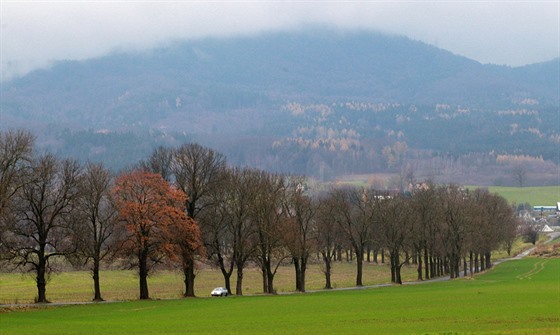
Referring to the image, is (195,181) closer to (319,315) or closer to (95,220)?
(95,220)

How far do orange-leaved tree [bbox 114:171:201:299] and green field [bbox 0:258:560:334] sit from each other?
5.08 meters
...
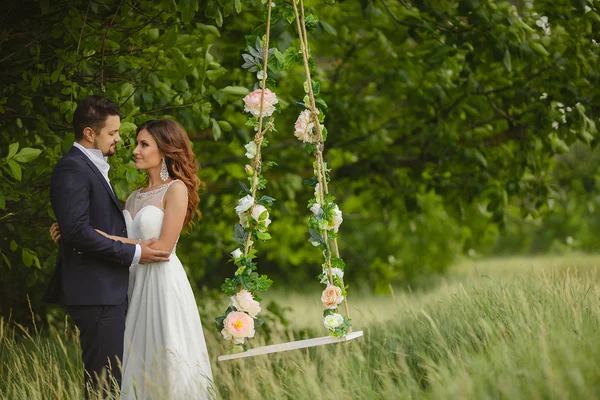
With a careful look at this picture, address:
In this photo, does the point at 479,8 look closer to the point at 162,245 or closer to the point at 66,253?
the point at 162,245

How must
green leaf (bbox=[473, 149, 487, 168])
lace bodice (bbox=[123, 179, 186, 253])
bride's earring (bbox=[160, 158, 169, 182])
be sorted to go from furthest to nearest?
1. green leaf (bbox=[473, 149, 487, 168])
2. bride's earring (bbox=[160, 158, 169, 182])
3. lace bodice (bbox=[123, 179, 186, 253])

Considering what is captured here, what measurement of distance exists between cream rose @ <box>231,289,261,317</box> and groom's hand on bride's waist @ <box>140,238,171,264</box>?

Ketentuan Tugas. Tuliskan kembali secara persis baris-baris daftar di atas, mulai dari baris yang memuat "With a careful" sampai dengan baris yang memuat "Considering what is", termasuk kedua baris tersebut.

Hasil Tugas.
With a careful look at this picture, address:
In this photo, does the point at 479,8 look closer to the point at 162,245 or closer to the point at 66,253?
the point at 162,245

How must
green leaf (bbox=[473, 149, 487, 168])
lace bodice (bbox=[123, 179, 186, 253])
bride's earring (bbox=[160, 158, 169, 182])
be sorted to go from furthest to nearest?
1. green leaf (bbox=[473, 149, 487, 168])
2. bride's earring (bbox=[160, 158, 169, 182])
3. lace bodice (bbox=[123, 179, 186, 253])

Considering what is captured here, what measurement of distance exists between cream rose @ <box>231,289,261,317</box> and groom's hand on bride's waist @ <box>140,238,171,264</box>?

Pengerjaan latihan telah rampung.